SHORT PROBLEM: Rewrite the records below with every "blue shorts" changed to "navy shorts" and nothing else altered. Omit the pictures from your version.

ENTRIES PROVIDED:
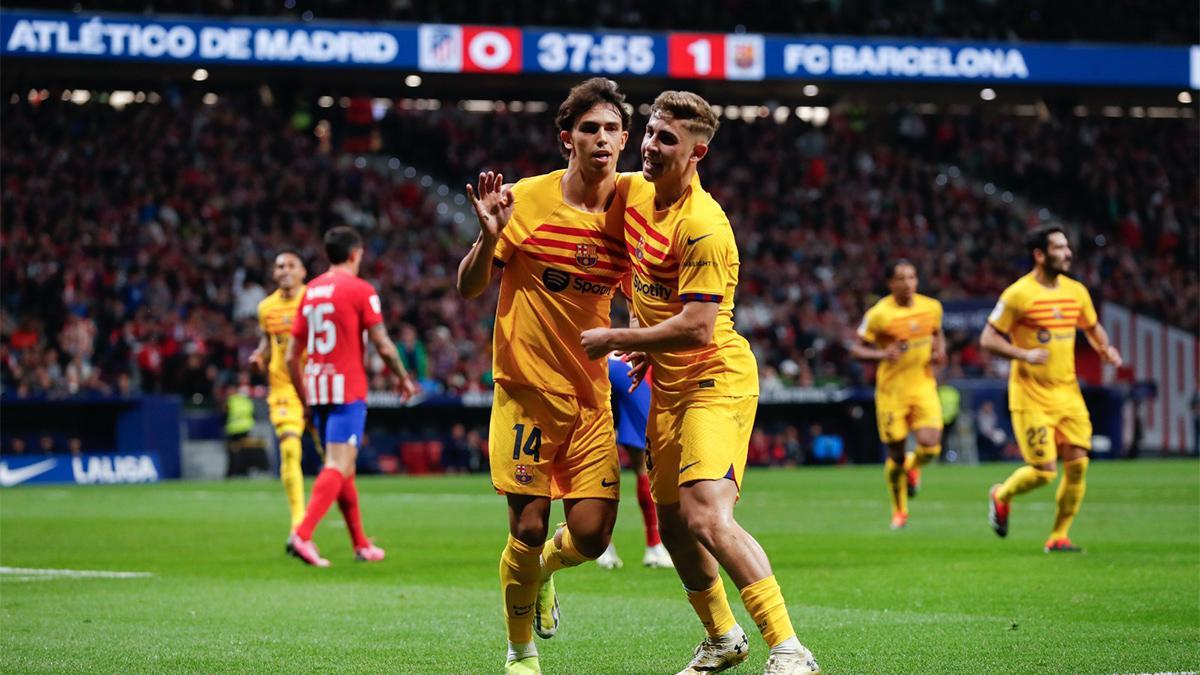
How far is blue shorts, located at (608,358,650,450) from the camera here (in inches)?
450

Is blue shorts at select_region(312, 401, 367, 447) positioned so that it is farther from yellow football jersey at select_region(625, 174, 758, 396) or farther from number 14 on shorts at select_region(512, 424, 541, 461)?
yellow football jersey at select_region(625, 174, 758, 396)

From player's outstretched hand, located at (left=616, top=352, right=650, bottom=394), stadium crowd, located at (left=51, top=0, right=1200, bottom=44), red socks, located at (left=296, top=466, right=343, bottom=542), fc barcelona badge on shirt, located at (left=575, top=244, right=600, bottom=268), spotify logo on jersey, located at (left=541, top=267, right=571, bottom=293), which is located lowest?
red socks, located at (left=296, top=466, right=343, bottom=542)

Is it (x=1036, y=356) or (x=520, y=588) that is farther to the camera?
(x=1036, y=356)

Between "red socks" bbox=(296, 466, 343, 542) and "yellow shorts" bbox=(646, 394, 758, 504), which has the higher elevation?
"yellow shorts" bbox=(646, 394, 758, 504)

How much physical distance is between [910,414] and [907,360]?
0.57 metres

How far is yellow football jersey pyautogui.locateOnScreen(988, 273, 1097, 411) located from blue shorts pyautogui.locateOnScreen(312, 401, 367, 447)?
5191 millimetres

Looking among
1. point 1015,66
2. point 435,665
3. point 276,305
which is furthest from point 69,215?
point 435,665

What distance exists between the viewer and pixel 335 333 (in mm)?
12453

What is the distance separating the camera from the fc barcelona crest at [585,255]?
690 centimetres

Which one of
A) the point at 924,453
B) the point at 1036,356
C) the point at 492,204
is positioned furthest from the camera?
the point at 924,453

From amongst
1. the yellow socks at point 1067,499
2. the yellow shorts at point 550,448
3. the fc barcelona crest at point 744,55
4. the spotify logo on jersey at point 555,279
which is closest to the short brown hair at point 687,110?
the spotify logo on jersey at point 555,279

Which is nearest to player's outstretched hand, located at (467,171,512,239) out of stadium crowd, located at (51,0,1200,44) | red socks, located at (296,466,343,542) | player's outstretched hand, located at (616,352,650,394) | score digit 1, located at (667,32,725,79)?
player's outstretched hand, located at (616,352,650,394)

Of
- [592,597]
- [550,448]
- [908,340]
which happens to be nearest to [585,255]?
[550,448]

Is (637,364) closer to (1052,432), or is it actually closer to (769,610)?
(769,610)
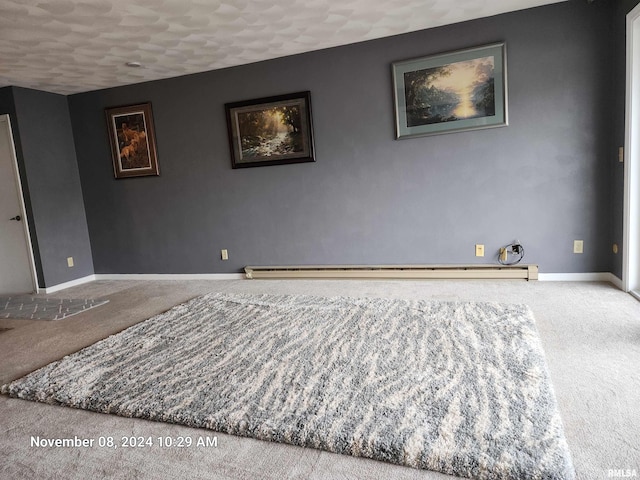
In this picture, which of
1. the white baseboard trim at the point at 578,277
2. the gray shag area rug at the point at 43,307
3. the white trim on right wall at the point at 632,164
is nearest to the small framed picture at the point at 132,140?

RESULT OF THE EXERCISE:
How far is navy shorts, located at (608,358,650,450) from the camera here (in inches)?
450

Is navy shorts at select_region(312, 401, 367, 447) positioned so that it is farther from yellow football jersey at select_region(625, 174, 758, 396) or farther from number 14 on shorts at select_region(512, 424, 541, 461)?
yellow football jersey at select_region(625, 174, 758, 396)

From player's outstretched hand, located at (left=616, top=352, right=650, bottom=394), stadium crowd, located at (left=51, top=0, right=1200, bottom=44), red socks, located at (left=296, top=466, right=343, bottom=542), fc barcelona badge on shirt, located at (left=575, top=244, right=600, bottom=268), spotify logo on jersey, located at (left=541, top=267, right=571, bottom=293), which is located lowest?
red socks, located at (left=296, top=466, right=343, bottom=542)

Is it (x=1036, y=356) or (x=520, y=588) that is farther to the camera?
(x=1036, y=356)

Between "red socks" bbox=(296, 466, 343, 542) and "yellow shorts" bbox=(646, 394, 758, 504), which has the higher elevation?
"yellow shorts" bbox=(646, 394, 758, 504)

How much physical distance is between [910,414] and [907,360]?
0.57 metres

How far is yellow football jersey pyautogui.locateOnScreen(988, 273, 1097, 411) located from navy shorts pyautogui.locateOnScreen(312, 401, 367, 447)?
5191 millimetres

Looking among
1. point 1015,66
2. point 435,665
3. point 276,305
which is furthest from point 69,215?
point 435,665

What distance exists between the viewer and pixel 335 333 (in mm)?
12453

What is the distance separating the camera from the fc barcelona crest at [585,255]?
690 centimetres

Which one of
A) the point at 924,453
B) the point at 1036,356
C) the point at 492,204
is positioned furthest from the camera?
the point at 924,453

From amongst
1. the yellow socks at point 1067,499
2. the yellow shorts at point 550,448
3. the fc barcelona crest at point 744,55
4. the spotify logo on jersey at point 555,279
which is closest to the short brown hair at point 687,110?
the spotify logo on jersey at point 555,279

Which is nearest to player's outstretched hand, located at (467,171,512,239) out of stadium crowd, located at (51,0,1200,44) | red socks, located at (296,466,343,542) | player's outstretched hand, located at (616,352,650,394) | score digit 1, located at (667,32,725,79)?
player's outstretched hand, located at (616,352,650,394)

Of
- [592,597]
- [550,448]
- [908,340]
which happens to be nearest to [585,255]?
[550,448]

Is (637,364) closer to (1052,432), or is it actually closer to (769,610)?
(769,610)
In this picture, which of
1. the white baseboard trim at the point at 578,277
2. the gray shag area rug at the point at 43,307
3. the white trim on right wall at the point at 632,164
is nearest to the small framed picture at the point at 132,140?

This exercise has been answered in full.